[Collected data]

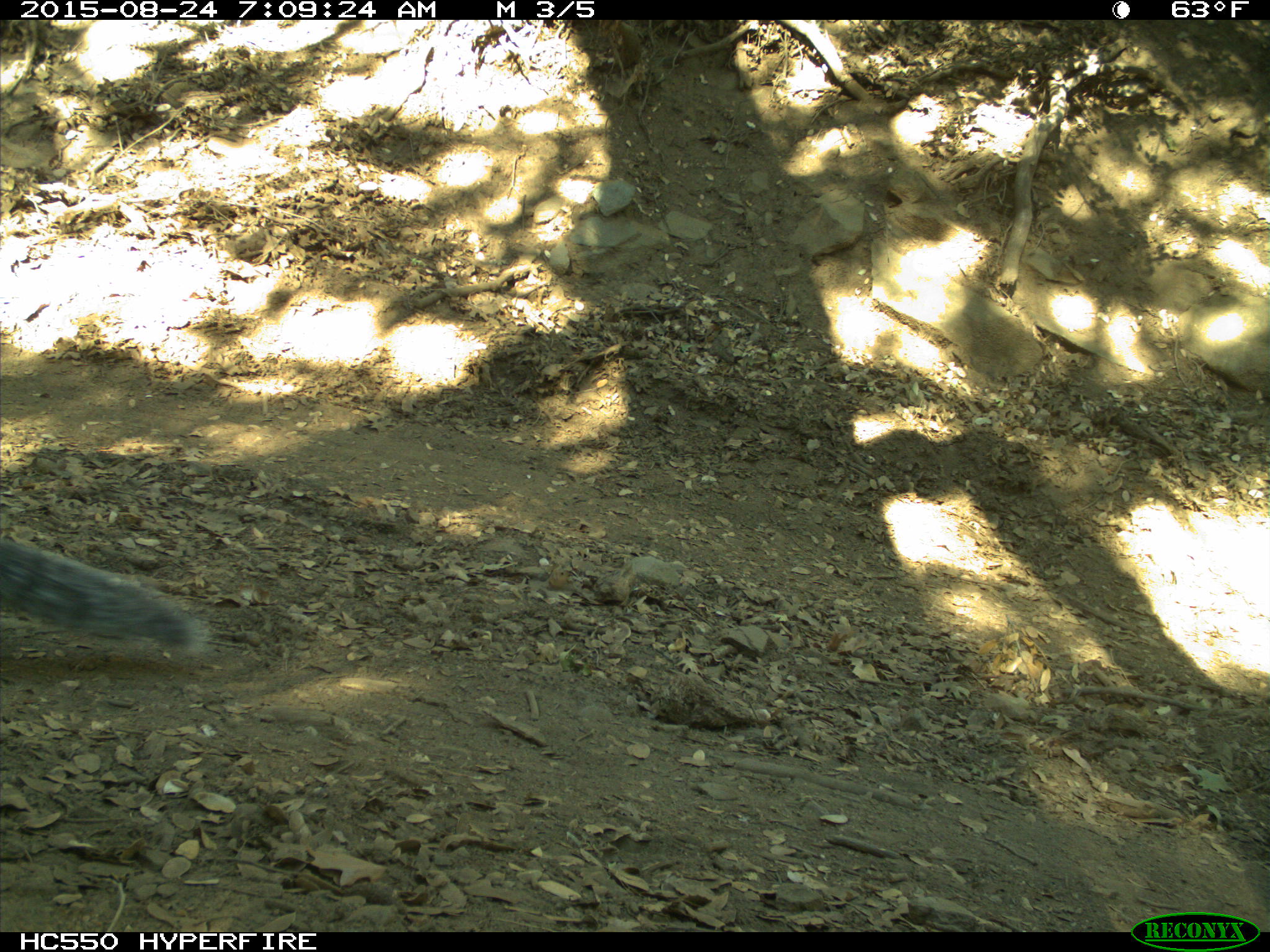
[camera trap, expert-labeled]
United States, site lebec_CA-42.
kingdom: Animalia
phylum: Chordata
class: Mammalia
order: Rodentia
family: Sciuridae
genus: Sciurus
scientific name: Sciurus carolinensis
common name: eastern gray squirrel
Sciurus carolinensis (eastern gray squirrel).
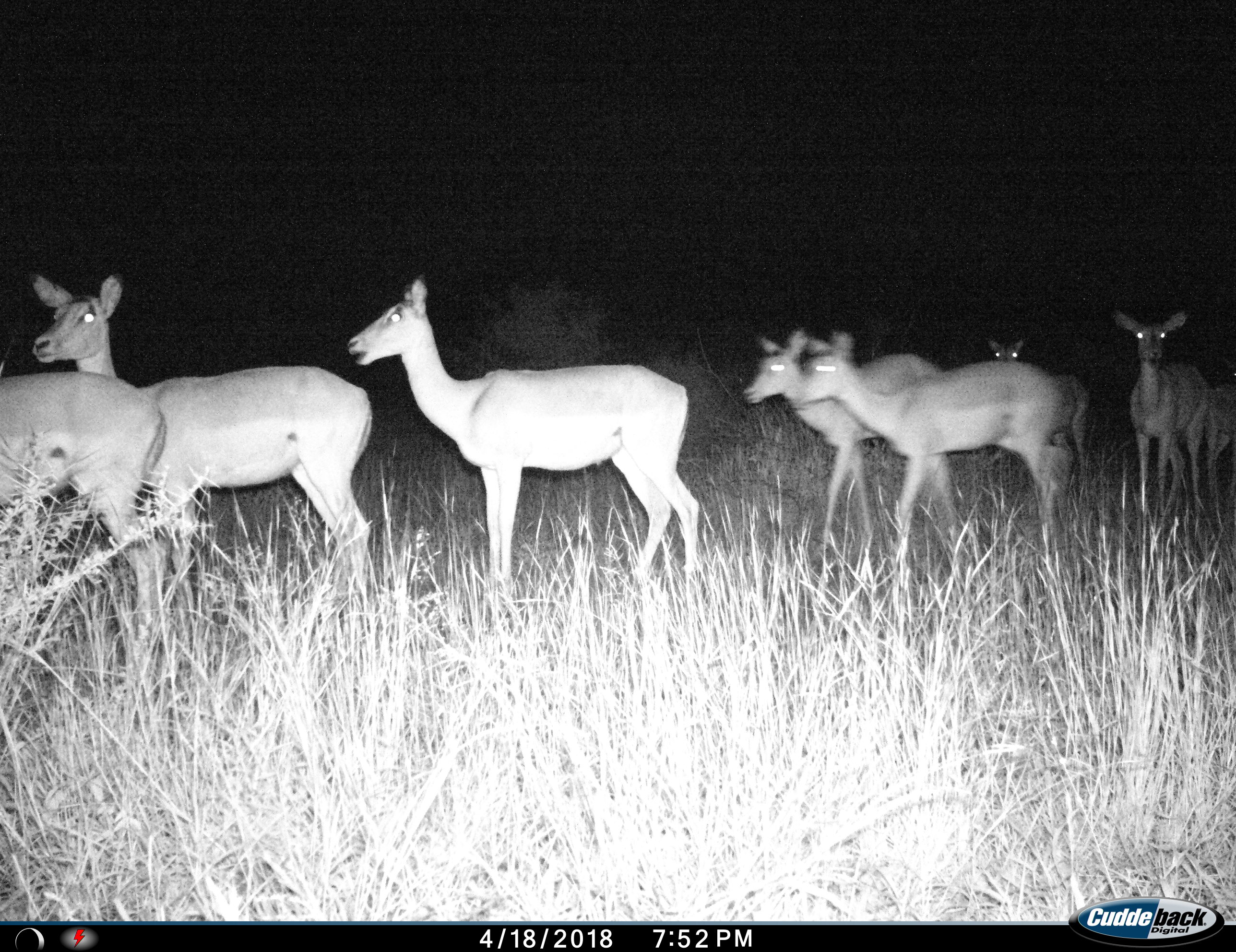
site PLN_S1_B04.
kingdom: Animalia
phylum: Chordata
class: Mammalia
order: Artiodactyla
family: Bovidae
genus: Aepyceros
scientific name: Aepyceros melampus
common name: impala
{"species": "impala (Aepyceros melampus)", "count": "7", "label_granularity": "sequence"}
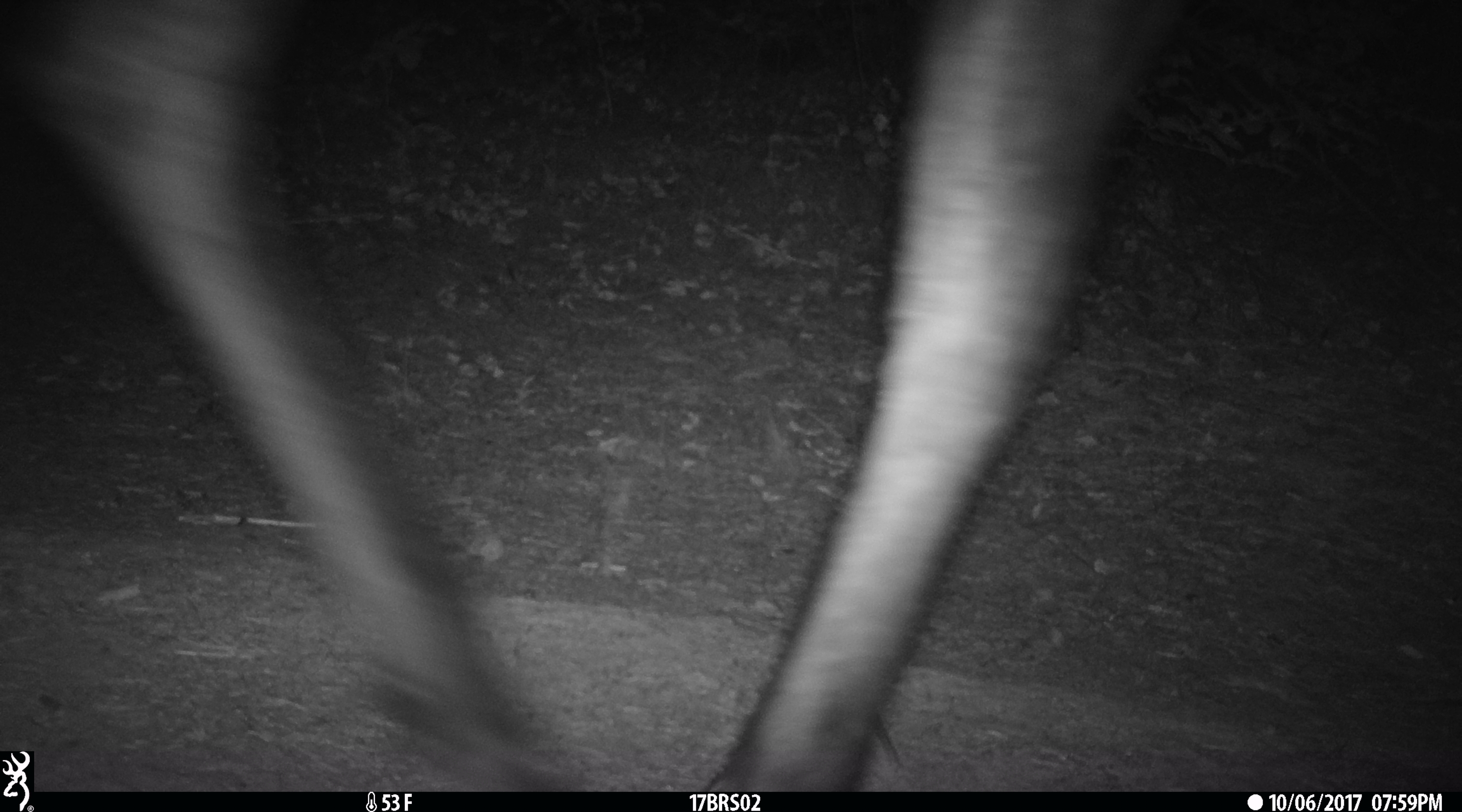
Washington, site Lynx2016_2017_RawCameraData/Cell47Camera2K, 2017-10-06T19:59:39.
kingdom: Animalia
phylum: Chordata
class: Mammalia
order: Artiodactyla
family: Cervidae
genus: Alces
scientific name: Alces alces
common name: moose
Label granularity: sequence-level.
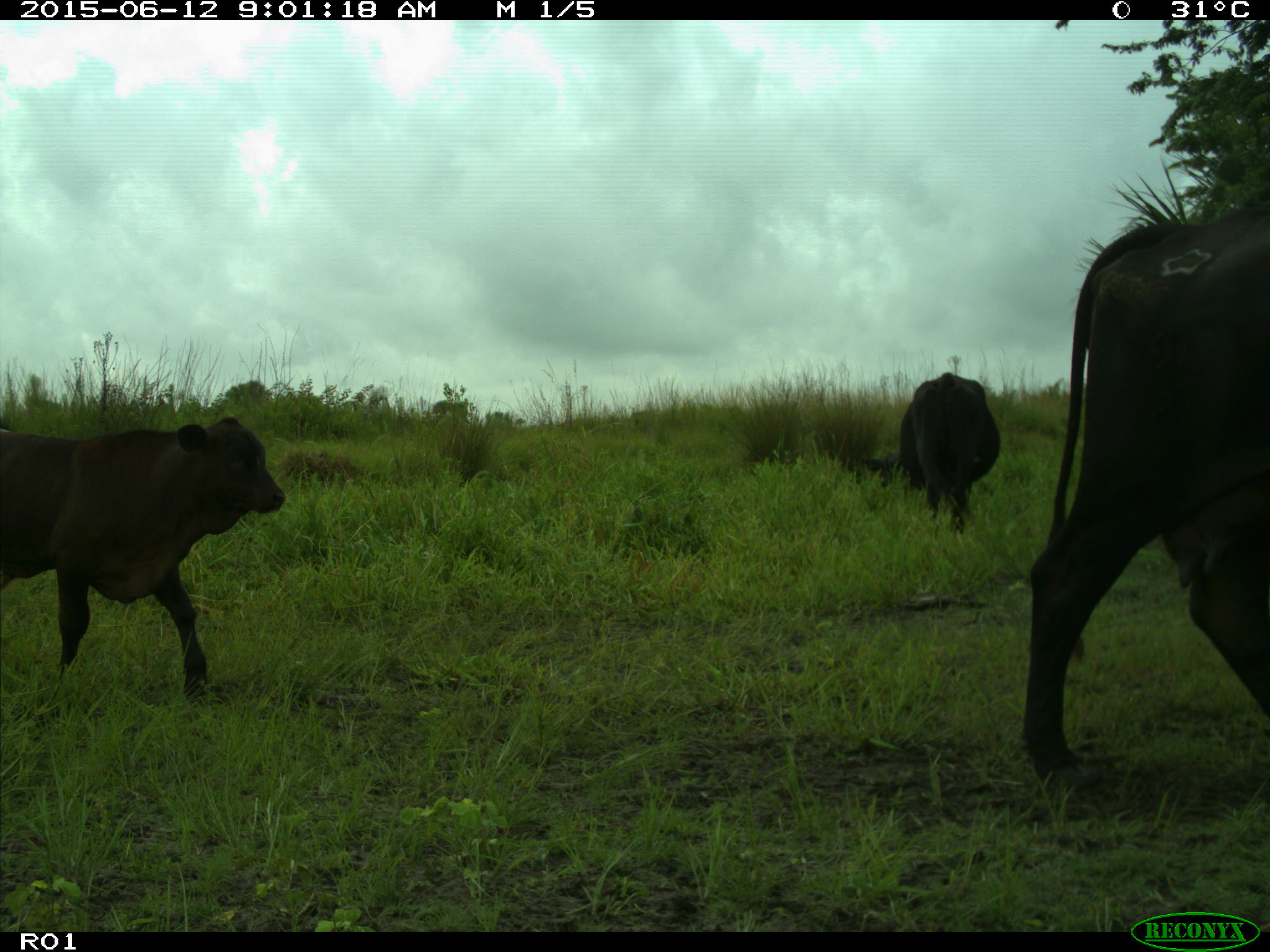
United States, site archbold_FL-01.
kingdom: Animalia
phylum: Chordata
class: Mammalia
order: Artiodactyla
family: Bovidae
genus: Bos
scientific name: Bos taurus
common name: domestic cow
Bos taurus (domestic cow).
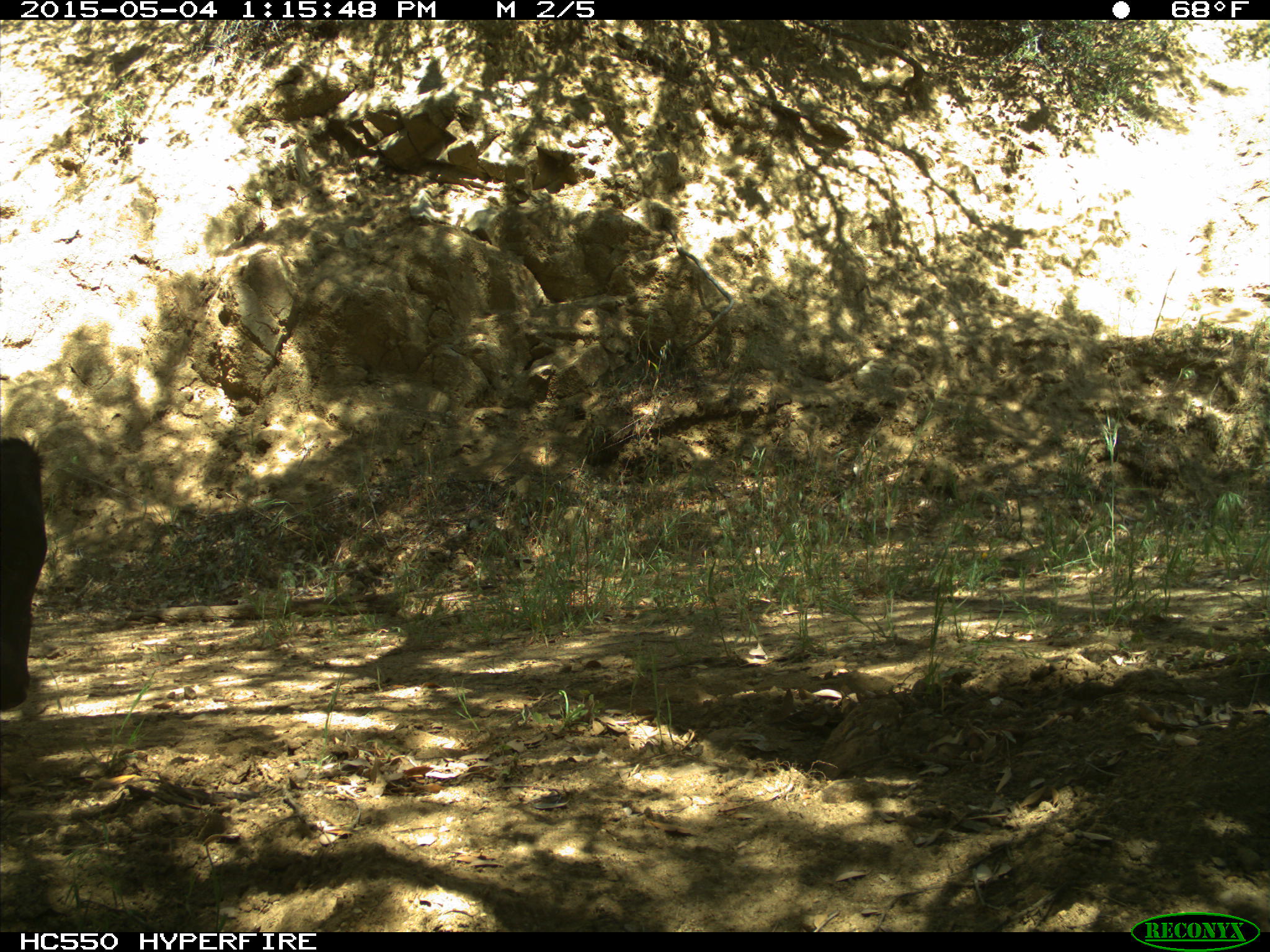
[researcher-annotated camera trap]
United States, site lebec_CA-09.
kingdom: Animalia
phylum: Chordata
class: Mammalia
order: Artiodactyla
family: Bovidae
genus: Bos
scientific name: Bos taurus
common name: domestic cow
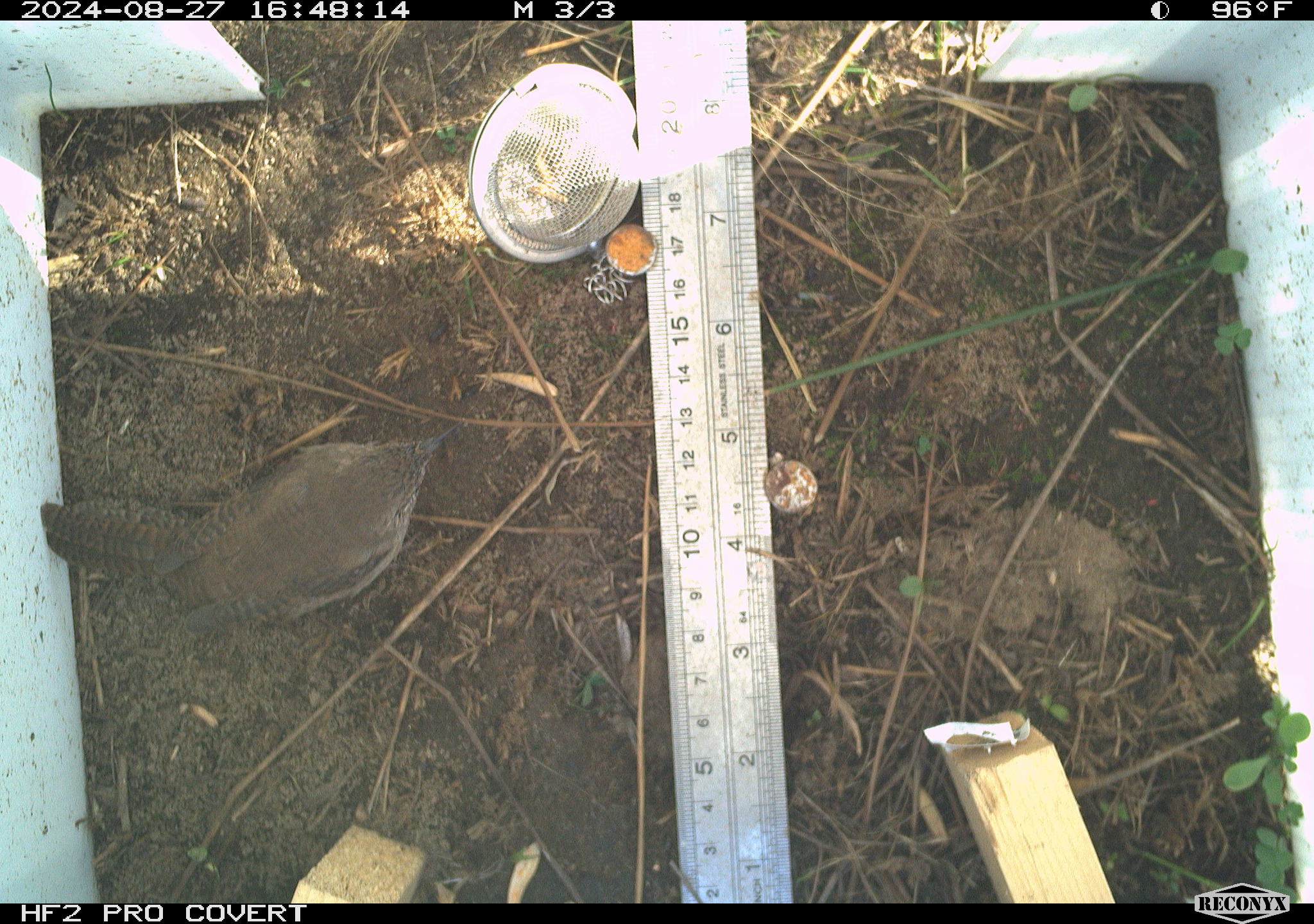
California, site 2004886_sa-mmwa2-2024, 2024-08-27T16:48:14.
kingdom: Animalia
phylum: Chordata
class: Aves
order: Passeriformes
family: Troglodytidae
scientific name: Troglodytidae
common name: wren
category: troglodytidae family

#### Work to complete
Note each line above that contains "site" and copy it out.

#### Reply
United States, site lebec_CA-42.
site PLN_S1_B04.
Washington, site Lynx2016_2017_RawCameraData/Cell47Camera2K, 2017-10-06T19:59:39.
United States, site archbold_FL-01.
United States, site lebec_CA-09.
California, site 2004886_sa-mmwa2-2024, 2024-08-27T16:48:14.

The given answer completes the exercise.